How Many Logs Are Enough? A Backend Engineer's Guide to Logging

C

cuongkane

@cuongkane

How Many Logs Are Enough? A Backend Engineer's Guide to Logging

As a backend engineer, one of the most common questions I encounter is: "How much logging is too much?" It's a delicate balance between having enough information to debug issues and avoiding log pollution that makes debugging harder. Let me share my thoughts on finding the sweet spot for logging in production systems.

The Logging Dilemma

Logging is like seasoning in cooking - too little and you can't taste anything, too much and it ruins the dish. In software engineering, insufficient logging leaves you blind when issues occur, while excessive logging can:

  • Overwhelm your monitoring systems
  • Increase storage costs
  • Create performance bottlenecks
  • Make it harder to find relevant information
  • Potentially expose sensitive data

The Four Pillars of Effective Logging

1. Context is the Key

Why it matters: Context transforms a useless log entry into actionable intelligence. Without context, you're left playing detective with incomplete clues. When an issue occurs at 3 AM, you need to understand not just what happened, but why it happened and what circumstances led to it.
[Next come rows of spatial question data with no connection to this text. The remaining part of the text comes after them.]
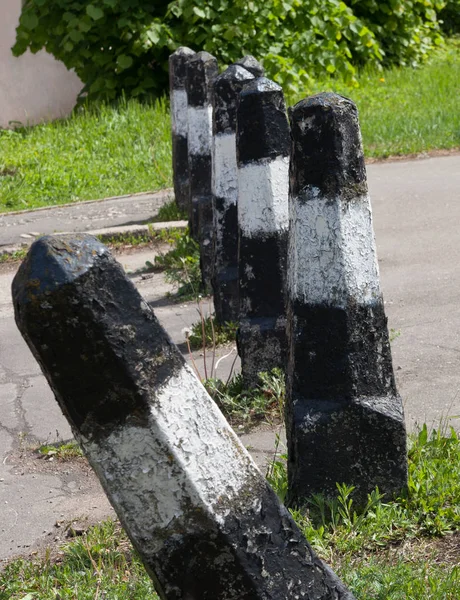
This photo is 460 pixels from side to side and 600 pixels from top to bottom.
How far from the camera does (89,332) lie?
1.77 meters

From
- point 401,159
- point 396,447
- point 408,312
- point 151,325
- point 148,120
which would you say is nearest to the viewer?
point 151,325

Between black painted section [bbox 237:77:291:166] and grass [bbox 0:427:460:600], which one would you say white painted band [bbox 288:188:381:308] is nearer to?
grass [bbox 0:427:460:600]

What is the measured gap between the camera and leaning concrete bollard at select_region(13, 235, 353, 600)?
5.78 feet

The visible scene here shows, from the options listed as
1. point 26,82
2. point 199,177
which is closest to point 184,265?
point 199,177

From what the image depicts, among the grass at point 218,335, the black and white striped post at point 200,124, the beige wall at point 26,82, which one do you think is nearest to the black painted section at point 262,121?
the grass at point 218,335

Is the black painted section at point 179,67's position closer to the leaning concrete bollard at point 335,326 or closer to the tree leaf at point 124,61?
the tree leaf at point 124,61

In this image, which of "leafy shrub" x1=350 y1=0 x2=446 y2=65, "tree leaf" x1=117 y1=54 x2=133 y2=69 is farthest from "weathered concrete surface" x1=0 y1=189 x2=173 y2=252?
"leafy shrub" x1=350 y1=0 x2=446 y2=65

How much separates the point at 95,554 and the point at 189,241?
4.47 metres

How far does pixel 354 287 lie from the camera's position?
316 centimetres

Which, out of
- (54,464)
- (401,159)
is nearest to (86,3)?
(401,159)

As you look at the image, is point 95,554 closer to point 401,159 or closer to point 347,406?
point 347,406

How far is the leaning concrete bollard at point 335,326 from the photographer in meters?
3.10

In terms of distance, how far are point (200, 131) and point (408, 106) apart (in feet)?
21.5

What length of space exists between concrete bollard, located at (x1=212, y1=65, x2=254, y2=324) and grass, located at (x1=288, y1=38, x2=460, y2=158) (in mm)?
5782
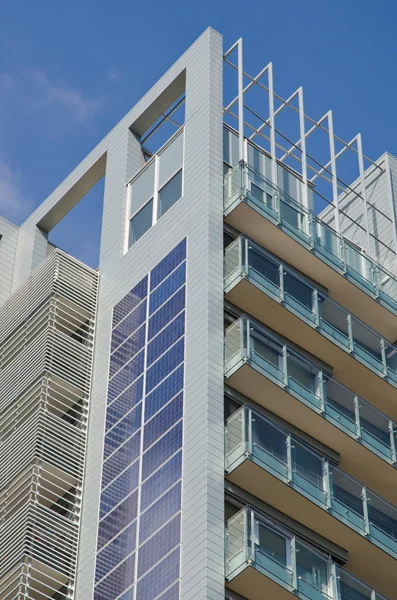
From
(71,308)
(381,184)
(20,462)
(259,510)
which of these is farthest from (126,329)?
(381,184)

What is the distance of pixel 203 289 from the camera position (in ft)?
138

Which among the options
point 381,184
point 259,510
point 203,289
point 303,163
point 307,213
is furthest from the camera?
point 381,184

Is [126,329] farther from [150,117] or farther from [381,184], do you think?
[381,184]

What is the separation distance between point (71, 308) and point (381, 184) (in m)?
16.5

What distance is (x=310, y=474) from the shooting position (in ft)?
132

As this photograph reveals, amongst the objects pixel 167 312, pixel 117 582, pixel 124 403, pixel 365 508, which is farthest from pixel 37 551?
pixel 365 508

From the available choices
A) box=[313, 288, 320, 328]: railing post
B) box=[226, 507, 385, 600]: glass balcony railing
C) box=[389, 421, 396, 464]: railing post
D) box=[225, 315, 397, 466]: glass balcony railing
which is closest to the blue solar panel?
box=[226, 507, 385, 600]: glass balcony railing

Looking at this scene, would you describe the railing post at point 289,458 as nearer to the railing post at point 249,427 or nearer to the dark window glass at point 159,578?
the railing post at point 249,427

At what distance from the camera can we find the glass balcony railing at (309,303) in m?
43.3

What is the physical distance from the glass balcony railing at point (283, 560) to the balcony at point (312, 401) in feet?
15.9

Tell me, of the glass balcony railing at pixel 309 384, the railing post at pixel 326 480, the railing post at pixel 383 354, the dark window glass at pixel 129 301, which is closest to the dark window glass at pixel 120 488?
the glass balcony railing at pixel 309 384

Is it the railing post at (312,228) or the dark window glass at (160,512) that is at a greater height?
the railing post at (312,228)

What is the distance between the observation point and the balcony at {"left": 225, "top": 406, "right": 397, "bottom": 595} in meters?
38.7

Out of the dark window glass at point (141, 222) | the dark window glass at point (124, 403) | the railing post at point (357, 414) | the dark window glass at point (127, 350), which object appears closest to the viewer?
the dark window glass at point (124, 403)
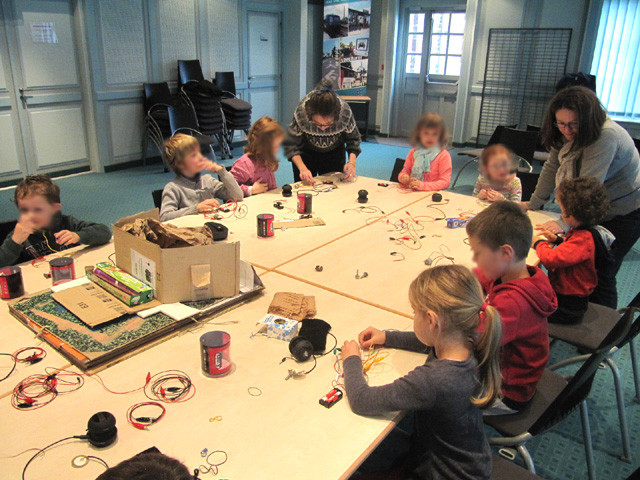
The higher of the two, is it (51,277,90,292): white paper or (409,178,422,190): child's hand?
(409,178,422,190): child's hand

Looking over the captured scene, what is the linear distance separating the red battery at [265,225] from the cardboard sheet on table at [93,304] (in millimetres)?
847

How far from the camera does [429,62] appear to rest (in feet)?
28.3

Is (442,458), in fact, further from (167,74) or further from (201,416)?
(167,74)

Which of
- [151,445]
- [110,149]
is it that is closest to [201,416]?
[151,445]

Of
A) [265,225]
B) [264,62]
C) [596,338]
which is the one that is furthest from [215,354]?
[264,62]

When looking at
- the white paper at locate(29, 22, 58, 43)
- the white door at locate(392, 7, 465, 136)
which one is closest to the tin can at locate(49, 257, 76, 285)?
the white paper at locate(29, 22, 58, 43)

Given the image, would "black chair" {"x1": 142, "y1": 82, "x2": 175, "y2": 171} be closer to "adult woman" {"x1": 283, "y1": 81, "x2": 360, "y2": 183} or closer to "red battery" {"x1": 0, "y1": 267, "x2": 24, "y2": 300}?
"adult woman" {"x1": 283, "y1": 81, "x2": 360, "y2": 183}

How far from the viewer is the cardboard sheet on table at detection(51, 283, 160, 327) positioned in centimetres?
166

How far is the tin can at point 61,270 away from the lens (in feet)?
6.33

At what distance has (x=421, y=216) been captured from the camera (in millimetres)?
3006

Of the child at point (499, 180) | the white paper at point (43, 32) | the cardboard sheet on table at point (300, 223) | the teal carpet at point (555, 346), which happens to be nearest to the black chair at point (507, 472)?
the teal carpet at point (555, 346)

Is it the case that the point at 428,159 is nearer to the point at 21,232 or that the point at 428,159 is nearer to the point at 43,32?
the point at 21,232

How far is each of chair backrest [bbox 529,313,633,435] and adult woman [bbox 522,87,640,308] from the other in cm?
112

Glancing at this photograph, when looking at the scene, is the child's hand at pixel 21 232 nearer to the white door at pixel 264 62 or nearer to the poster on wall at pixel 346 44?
the white door at pixel 264 62
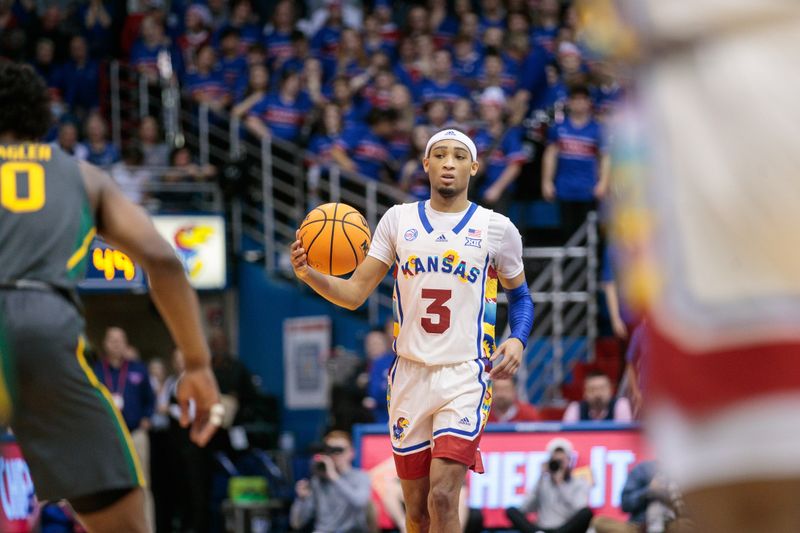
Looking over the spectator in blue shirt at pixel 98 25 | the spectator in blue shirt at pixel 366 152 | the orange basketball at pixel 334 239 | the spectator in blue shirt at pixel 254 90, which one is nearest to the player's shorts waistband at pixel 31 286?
the orange basketball at pixel 334 239

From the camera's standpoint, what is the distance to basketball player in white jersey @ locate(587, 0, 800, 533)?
274 centimetres

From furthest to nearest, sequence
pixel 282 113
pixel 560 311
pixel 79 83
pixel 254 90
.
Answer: pixel 79 83
pixel 254 90
pixel 282 113
pixel 560 311

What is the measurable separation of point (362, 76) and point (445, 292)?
1101 centimetres

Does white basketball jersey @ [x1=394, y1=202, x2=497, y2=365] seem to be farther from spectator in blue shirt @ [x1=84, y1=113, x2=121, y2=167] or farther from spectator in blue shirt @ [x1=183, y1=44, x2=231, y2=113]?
spectator in blue shirt @ [x1=183, y1=44, x2=231, y2=113]

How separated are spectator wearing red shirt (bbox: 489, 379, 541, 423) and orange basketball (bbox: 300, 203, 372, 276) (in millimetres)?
4843

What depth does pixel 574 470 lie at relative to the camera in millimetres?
12039

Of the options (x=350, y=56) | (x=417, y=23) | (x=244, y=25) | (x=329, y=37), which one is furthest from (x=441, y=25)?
(x=244, y=25)

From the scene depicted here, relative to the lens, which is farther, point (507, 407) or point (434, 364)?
point (507, 407)

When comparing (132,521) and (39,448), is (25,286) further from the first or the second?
(132,521)

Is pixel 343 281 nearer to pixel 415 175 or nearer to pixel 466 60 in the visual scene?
pixel 415 175

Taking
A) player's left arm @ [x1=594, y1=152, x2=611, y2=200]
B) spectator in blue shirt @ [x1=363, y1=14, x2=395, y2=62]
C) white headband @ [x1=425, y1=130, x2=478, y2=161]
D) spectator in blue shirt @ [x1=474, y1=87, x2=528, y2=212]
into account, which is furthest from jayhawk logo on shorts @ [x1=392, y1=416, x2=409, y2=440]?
spectator in blue shirt @ [x1=363, y1=14, x2=395, y2=62]

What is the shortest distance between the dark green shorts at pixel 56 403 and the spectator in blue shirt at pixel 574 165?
37.7 ft

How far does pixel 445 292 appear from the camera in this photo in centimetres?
753

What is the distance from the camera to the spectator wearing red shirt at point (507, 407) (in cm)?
1254
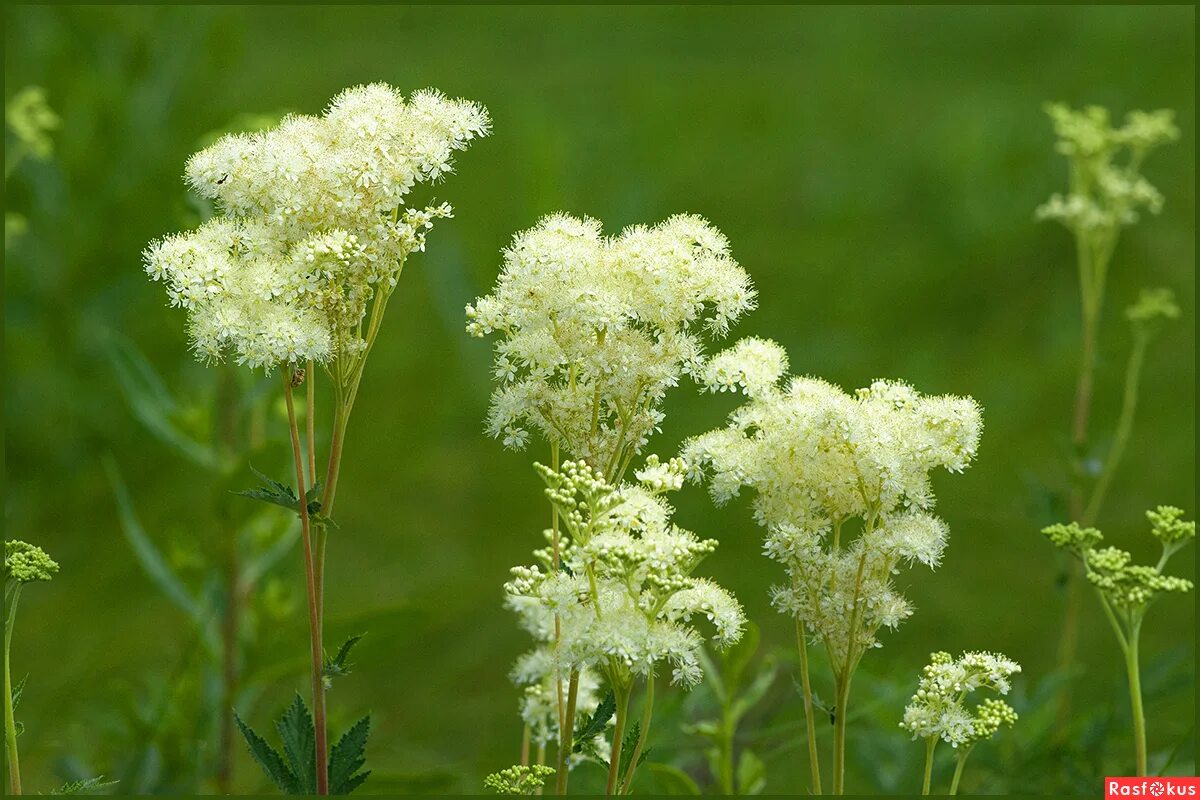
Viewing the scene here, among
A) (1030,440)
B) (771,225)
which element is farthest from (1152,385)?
(771,225)

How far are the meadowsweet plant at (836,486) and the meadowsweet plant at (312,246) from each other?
245mm

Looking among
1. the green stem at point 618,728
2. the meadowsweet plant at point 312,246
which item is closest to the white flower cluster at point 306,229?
the meadowsweet plant at point 312,246

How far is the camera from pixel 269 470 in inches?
53.4

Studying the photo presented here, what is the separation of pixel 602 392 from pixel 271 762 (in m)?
0.34

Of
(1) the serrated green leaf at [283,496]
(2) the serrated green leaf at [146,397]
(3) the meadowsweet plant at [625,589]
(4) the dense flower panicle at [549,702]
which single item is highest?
(2) the serrated green leaf at [146,397]

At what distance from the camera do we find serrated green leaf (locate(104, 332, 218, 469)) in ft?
4.99

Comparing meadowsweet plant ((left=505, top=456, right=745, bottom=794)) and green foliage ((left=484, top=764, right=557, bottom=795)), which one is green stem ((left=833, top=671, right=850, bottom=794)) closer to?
meadowsweet plant ((left=505, top=456, right=745, bottom=794))

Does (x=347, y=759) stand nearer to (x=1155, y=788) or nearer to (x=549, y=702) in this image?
(x=549, y=702)

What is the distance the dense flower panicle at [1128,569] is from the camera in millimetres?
934

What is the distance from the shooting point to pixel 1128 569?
3.11 feet

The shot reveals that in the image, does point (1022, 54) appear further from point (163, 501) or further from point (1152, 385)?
point (163, 501)

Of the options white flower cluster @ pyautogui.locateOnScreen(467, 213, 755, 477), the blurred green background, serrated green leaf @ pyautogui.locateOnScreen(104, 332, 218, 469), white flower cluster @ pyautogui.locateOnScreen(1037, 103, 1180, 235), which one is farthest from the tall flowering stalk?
white flower cluster @ pyautogui.locateOnScreen(1037, 103, 1180, 235)

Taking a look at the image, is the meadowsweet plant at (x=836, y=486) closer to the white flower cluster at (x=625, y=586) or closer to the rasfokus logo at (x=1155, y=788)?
the white flower cluster at (x=625, y=586)

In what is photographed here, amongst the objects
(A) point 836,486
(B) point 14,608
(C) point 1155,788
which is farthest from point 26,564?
(C) point 1155,788
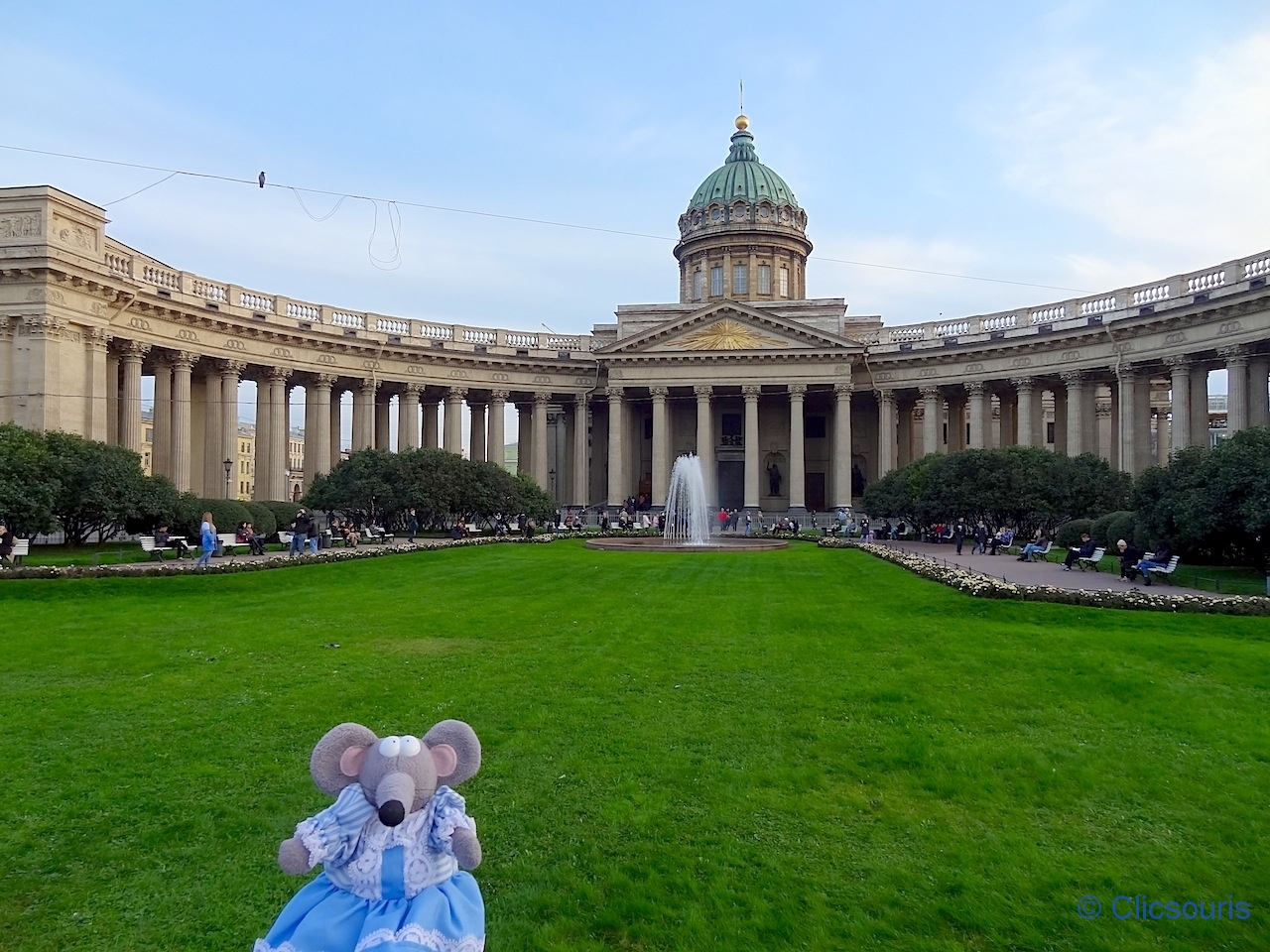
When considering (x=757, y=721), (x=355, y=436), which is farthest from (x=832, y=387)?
(x=757, y=721)

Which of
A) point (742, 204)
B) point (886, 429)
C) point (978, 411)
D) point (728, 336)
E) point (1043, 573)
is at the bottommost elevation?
point (1043, 573)

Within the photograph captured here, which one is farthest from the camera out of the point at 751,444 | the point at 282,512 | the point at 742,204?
the point at 742,204

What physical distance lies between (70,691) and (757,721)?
8.32 meters

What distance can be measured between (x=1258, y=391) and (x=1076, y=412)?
10588mm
The business impact: Context-rich logs reduce mean time to resolution (MTTR) dramatically. Instead of spending hours correlating different log sources and guessing at root causes, you can immediately understand the user journey, system state, and environmental factors that contributed to the issue.

Every log entry should answer the question: "What was the system trying to do when this happened?"

# Bad - Tells you nothing useful
logger.info("User login failed")
 
# Good - Gives you everything needed to investigate
logger.info("User login failed", extra={
    "user_id": user.id,
    "ip_address": request.remote_addr,
    "user_agent": request.headers.get('User-Agent'),
    "login_attempt_count": get_login_attempts(user.id),
    "failure_reason": "invalid_password",
    "account_status": user.status,
    "last_successful_login": user.last_login_at
})

Pro tip: Include enough context so that someone unfamiliar with your system can understand what was happening. Your future self will thank you.

2. Strategic Log Levels

Why it matters: Log levels are your filtering mechanism and alert system rolled into one. They determine what gets attention, what gets stored long-term, and what gets ignored. Misusing log levels is like crying wolf - eventually, people stop paying attention to your alerts.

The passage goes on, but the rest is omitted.